We examined 17 patients whose clinical history of NDI was confirmed by the identification of a mutation in the AVPR2 gene. The mean age at diagnosis was 1.4 ± 3 years (range 15 days ÷ 13.5 years) and the main symptoms at clinical presentation were polyuria, polydipsia, vomiting, failure to thrive, fever and anorexia. All the patients had hypernatremia (Na+ =156.7 ± 7.4 mEq/L; range 145÷174) and an impaired response of urinary osmolarity after somministration of exogenous DDAVP (urinary osmolarity after stimulus 165.5 ± 126 mOsm/L). In order to evaluate the growth of our NDI patients, we collected auxologycal data of weight and height at diagnosis and during the follow-up; we then draw growth graphics, corrected with parent's height, on Tanner and Whitehouse's cards. We finally transformed growth data in standard deviation scores (SDS), in order to evaluate the failure to thrive. At diagnosis, the SD scores (SDS) were -1.66 ± 1.76 (range -4.8÷1.6) and -2.64 ± 2 (range -5.9÷0.7) for height and weight respectively; the SDS for the weight for height parameter was -1.4±2.1 (range -3.2÷4.7). After a follow-up of 8 ±5 years, however, we observed an improvement of the growth curves, with a -0.8 ± 1.1 SDS for height, a -0.7 ± 1.8 SDS for weight, and a weight for height SDS of 0.26±2.4.

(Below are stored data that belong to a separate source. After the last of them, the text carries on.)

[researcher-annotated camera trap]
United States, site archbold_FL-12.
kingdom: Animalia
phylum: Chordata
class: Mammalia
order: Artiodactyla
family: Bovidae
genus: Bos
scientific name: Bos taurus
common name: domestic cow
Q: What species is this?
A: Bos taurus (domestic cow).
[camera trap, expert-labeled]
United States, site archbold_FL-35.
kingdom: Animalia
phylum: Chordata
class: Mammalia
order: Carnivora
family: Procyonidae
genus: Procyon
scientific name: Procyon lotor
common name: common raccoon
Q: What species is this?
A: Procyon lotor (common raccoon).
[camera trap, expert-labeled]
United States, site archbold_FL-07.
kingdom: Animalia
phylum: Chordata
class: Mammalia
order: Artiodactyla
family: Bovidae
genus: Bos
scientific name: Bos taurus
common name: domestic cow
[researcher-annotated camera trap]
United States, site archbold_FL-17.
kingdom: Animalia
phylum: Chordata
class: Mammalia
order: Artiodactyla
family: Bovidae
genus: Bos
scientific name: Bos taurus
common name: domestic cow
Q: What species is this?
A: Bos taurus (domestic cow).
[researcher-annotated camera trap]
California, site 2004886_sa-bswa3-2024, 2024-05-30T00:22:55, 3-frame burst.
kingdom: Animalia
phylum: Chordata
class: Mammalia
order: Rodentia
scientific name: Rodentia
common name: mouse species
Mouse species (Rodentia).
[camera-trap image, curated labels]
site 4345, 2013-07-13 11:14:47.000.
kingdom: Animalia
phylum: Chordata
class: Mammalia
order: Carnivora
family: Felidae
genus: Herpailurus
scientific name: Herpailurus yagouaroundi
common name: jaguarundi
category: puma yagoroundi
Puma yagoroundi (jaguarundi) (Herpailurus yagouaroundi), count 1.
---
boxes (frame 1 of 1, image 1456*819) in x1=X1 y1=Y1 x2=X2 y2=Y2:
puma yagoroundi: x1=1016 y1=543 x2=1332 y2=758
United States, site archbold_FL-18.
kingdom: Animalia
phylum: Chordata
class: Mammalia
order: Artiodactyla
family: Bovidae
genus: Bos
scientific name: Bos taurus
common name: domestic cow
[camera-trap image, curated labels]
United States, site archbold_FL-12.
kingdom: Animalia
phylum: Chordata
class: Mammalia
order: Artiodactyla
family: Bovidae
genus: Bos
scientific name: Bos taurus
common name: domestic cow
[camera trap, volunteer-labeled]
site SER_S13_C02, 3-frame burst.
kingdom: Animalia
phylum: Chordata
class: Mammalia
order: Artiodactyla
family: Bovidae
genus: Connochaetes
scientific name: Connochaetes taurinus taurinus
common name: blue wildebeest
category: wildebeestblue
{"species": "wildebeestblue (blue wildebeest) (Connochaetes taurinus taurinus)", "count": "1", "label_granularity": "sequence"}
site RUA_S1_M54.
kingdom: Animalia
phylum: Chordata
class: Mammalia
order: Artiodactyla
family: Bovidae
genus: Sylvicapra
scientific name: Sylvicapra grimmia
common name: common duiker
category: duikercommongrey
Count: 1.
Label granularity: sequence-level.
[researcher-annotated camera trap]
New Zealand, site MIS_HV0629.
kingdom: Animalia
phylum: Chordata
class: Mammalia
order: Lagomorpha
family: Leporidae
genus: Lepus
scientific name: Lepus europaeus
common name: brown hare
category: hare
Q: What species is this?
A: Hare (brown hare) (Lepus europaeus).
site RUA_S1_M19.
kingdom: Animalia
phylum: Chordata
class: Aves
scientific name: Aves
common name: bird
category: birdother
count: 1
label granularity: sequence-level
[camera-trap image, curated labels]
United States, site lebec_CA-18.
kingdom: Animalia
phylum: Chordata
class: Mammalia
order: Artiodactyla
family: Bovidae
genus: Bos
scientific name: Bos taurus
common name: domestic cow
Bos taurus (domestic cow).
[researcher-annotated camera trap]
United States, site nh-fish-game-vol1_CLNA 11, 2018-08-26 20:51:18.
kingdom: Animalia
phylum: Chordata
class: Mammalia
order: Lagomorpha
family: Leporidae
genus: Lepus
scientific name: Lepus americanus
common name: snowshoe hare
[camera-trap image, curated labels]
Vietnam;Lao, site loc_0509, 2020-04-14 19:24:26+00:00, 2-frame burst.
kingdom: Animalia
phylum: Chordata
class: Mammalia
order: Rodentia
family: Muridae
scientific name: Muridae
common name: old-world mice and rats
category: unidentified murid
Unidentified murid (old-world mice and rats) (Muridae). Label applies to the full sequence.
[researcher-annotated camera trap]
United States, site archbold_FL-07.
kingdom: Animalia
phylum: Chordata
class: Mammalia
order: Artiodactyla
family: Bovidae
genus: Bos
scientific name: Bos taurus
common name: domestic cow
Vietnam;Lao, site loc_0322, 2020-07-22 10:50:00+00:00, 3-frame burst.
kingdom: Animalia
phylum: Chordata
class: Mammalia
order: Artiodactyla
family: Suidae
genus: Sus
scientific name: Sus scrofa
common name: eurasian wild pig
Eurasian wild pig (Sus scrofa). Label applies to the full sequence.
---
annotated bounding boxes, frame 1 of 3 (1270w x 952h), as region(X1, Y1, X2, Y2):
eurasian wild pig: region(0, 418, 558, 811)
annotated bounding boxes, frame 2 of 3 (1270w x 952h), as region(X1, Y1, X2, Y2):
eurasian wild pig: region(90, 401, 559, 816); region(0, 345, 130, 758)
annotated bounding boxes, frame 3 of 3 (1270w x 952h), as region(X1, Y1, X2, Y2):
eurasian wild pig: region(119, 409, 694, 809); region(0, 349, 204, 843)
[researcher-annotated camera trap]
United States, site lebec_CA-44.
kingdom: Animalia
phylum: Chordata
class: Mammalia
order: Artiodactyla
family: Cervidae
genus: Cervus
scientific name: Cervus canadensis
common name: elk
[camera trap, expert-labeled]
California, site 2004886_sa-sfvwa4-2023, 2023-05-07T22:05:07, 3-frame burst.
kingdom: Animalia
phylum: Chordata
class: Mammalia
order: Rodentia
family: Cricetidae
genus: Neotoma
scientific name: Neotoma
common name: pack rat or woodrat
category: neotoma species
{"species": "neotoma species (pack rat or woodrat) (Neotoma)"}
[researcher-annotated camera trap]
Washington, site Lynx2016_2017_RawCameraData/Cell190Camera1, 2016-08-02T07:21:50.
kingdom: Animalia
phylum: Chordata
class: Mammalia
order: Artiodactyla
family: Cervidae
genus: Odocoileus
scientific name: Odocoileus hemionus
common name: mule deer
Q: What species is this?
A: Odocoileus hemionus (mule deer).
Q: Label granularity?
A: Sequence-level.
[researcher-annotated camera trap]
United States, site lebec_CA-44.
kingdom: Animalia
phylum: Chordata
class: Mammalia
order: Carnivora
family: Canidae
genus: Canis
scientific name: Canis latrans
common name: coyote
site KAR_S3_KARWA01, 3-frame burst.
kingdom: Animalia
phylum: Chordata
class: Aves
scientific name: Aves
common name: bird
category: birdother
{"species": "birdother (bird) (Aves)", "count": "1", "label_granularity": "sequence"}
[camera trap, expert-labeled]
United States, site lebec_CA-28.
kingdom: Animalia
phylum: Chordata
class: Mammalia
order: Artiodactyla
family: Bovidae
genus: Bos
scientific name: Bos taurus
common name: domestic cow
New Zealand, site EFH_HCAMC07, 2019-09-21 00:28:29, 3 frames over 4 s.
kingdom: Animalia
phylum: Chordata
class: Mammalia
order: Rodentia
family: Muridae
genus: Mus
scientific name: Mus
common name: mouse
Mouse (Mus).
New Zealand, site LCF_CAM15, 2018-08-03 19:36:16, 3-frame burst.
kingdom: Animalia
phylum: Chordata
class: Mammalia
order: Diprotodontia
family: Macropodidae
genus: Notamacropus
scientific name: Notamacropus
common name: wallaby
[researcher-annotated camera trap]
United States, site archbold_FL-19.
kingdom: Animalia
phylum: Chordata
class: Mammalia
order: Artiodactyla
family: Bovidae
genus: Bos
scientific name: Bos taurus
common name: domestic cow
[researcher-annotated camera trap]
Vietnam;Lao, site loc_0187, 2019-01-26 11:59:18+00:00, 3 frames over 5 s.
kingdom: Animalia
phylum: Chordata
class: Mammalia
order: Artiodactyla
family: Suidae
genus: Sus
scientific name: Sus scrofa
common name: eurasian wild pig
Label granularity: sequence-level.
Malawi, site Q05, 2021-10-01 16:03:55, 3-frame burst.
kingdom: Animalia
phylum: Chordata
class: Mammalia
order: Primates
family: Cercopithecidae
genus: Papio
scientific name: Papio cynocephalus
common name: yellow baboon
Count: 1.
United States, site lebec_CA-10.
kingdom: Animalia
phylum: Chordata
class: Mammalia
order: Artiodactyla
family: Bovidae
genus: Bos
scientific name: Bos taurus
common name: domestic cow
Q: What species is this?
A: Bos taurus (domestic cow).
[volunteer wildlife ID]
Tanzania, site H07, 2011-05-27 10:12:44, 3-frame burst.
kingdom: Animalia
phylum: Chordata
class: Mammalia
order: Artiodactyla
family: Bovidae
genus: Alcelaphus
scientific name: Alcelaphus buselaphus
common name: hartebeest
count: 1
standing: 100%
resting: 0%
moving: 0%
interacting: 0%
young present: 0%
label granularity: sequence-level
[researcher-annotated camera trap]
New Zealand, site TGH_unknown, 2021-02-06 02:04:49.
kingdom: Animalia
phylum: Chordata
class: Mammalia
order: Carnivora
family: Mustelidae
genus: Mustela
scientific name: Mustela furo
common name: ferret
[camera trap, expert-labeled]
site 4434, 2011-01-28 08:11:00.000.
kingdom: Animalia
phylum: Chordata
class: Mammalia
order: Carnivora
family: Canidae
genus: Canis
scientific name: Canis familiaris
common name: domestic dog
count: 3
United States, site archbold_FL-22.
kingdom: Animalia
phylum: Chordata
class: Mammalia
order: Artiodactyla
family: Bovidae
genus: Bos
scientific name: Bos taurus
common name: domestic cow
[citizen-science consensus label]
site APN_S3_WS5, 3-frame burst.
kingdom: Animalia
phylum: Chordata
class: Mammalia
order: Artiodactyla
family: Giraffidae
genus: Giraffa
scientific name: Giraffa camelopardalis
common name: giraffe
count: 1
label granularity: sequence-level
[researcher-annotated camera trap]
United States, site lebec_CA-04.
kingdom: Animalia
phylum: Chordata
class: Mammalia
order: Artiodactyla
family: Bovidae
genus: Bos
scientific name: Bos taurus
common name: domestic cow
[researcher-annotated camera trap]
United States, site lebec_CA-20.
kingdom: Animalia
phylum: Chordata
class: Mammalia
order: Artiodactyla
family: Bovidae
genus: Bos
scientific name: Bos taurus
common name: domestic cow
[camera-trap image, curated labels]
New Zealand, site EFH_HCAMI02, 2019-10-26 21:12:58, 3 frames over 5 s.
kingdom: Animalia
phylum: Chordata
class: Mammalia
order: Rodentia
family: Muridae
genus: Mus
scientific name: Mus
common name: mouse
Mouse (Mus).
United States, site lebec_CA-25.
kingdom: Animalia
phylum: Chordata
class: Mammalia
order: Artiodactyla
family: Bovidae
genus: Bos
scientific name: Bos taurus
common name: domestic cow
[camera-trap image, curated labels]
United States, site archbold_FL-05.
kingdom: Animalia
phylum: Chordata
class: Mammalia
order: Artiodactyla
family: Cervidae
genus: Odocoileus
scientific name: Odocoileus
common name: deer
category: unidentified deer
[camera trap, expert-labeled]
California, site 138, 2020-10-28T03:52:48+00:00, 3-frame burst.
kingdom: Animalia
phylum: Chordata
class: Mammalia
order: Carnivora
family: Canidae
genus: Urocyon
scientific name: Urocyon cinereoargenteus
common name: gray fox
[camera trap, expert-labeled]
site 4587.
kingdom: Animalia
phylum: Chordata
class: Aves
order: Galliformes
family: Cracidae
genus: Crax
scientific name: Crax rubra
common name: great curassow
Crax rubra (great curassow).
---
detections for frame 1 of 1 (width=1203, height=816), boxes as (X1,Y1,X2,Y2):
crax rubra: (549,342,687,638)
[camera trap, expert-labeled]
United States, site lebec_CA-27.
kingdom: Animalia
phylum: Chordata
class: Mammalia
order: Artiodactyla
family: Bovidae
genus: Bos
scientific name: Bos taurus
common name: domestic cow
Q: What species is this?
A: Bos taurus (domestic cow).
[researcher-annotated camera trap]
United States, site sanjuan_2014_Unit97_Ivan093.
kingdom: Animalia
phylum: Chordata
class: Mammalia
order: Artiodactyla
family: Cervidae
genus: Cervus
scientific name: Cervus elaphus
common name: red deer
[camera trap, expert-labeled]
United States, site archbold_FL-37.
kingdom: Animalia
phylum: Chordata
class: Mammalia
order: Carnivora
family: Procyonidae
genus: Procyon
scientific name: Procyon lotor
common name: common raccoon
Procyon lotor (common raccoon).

Finally, we will present a case report of a patient with clinical symptoms and laboratory's data typical of X-linked NDI. However, since the patient resulted negative for AVPR2 mutations, his clinical history was reconsidered and a diagnosis of Bartter disease, confirmed by genetic analysis, was made. This case underlies the importance of combining clinical and molecular approaches for the diagnosis of congenital tubulopathies.

Nephrogenic diabetes insipidus (NDI) is characterized by the kidney's inability to respond to the antidiuretic hormone, arginine vasopressin (AVP). NDI patients experience polyuria (chronic passage of large volumes of urine) and polydipsia (chronic excessive thirst). Congenital NDI may be transmitted either by a mutation on the X-chromosome or an autosomal chromosome. X-linked NDI is by far the most common form of congenital NDI.

Casareo, et al., performed a long-term study of 17 patients whose NDI was confirmed by the identification of a mutation in their respective vasopressin-2 receptor AVPR2) gene. The mean age at diagnosis was 1.4 + or - 3 years, and the main symptoms when they were first presented for diagnosis were polyuria, polydipsia, vomiting, failure to thrive, fever and anorexia. All patients had abnormally high levels of plasma sodium and all failed to respond to dDAVP administration.

The researchers recorded the weight and height of the patients at their time of diagnosis. They recorded them again 8.5 years after the initial measurements. The latter measurement showed an improvement in the patients' growth curves.

The researchers also presented a case report of a patient whose symptoms and laboratory data were typical of X-linked NDI. However, the patient had no AVPR2 gene mutation. Rediagnosis showed the patient had Bartten disease. This case illustrates the importance of combining classical and molecular approaches for the diagnosis of congenital diseases involving the kidney's tubules.